Crunch in the pocket and budgets

The Weakness of the Parliamentary Bloc That Supports the New Government Lies Precisely That It Has Built the Foundations of the Humiliation of the Piellación of the of the of the of the of the of the of the of the of the of the of the of the of the of the of the of the of the of the of the of the of the of the of the of the of the of the of the of the of all the Soe, THEIR Voters and the Majority of Socialist Ministers of the New Government, Who Have gone from attacking the amnesty to defending it as a lesser evil. The series of electoral appointments in the Basque Country, Galicia and the European Parliament will determine whether the legislature that has just begun can end ahead of schedule. Whether the political tension will increase or decrease will probably depend on these results.

But the true story that is about to be written is that of the irritation that household pockets are suffering after the constant increase in the government’s fiscal pressure to support public accounts that do not quite balance. Income tax collection (IRPF) has just exceeded 100,000 million euros until October, with an increase of 9.6% year-on-year. It is estimated that tax revenues on income from work and income have soared by no less than 40% in four years, crippling pockets as much or more than inflation or interest rates.

The fiscal effort will have been of little use because there is still a public deficit for another year. It is a never-ending story because it will become an increase in public debt that is also increasingly expensive to maintain. The refinancings of 2024 will be more expensive if possible and will skyrocket the interest cost of the debt of public administrations above 40,000 million euros annually. They are around 15,000 million more than just a year and a half ago.

Let’s add to the bill the nearly 25,000 million extra that the Government has added as a structural expense to revalue pensions in two years. If we add both items, the next book of the General State Budgets (PGE) must contain an item close to 240,000 million euros annually only for debt and pensions. That amount must be set aside before starting to govern and allocate public money to health, education, defense, housing…

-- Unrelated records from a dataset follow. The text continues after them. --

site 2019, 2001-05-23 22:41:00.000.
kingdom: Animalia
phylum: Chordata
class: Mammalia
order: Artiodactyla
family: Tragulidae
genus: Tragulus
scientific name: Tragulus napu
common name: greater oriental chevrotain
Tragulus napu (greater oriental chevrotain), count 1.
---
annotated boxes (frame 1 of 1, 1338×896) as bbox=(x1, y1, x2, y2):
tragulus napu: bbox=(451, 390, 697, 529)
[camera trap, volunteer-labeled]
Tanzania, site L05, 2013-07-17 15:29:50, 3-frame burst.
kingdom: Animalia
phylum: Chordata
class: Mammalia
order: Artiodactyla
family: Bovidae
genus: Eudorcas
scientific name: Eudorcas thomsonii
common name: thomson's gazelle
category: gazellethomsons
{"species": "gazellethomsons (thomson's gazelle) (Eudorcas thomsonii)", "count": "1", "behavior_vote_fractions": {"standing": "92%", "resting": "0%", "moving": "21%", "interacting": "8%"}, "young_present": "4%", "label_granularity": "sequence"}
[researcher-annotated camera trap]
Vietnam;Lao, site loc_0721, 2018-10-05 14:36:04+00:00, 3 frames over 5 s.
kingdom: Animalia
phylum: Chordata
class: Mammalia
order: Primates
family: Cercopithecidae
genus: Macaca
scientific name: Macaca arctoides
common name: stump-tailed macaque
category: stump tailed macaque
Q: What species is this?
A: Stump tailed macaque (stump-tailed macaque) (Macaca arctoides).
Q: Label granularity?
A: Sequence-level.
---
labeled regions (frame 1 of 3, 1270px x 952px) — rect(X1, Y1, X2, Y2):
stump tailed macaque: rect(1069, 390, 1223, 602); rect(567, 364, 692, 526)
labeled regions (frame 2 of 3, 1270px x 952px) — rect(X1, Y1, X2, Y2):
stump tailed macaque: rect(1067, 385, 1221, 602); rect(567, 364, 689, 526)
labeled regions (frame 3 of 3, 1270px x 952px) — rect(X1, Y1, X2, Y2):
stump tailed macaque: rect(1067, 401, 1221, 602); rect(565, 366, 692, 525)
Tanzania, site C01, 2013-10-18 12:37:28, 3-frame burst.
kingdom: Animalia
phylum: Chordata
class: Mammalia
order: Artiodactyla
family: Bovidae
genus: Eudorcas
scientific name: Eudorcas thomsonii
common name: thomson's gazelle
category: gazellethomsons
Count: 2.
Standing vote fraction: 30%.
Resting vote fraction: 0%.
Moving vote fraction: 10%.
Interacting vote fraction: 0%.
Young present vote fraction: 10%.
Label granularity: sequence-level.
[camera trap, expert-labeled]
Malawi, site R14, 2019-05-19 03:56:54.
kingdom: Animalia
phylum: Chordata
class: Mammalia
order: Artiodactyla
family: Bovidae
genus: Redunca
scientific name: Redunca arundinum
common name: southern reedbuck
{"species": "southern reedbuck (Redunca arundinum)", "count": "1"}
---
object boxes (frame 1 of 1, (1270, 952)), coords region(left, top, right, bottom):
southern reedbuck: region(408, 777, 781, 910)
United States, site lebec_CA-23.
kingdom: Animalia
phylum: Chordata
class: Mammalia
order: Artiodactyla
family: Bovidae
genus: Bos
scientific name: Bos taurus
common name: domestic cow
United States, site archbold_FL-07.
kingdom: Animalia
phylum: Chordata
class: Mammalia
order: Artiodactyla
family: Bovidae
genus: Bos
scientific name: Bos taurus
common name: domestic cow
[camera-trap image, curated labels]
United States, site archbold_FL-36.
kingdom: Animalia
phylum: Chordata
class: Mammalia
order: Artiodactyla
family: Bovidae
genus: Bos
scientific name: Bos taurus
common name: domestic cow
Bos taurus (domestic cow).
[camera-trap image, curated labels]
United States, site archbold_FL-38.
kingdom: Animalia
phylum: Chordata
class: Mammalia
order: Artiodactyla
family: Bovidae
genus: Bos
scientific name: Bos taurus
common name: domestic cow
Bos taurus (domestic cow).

Until now, the increase in public debt made it possible to achieve anything. During the last four years, the gap has been 340,000 million euros, to which must be added the aid to a lost fund of 37,000 million euros from European Next Generation funds. From now on, this lack of control will not continue because investors are becoming increasingly demanding to lend their money. The new Sánchez Government will have to face new tax increases to balance accounts, but also cuts in surgical and behind-the-scenes expenses in the hope that no one notices or hears it. This will be helped by the political quarrel that is taking root in the new parliament, as plurinational as the one in Strasbourg.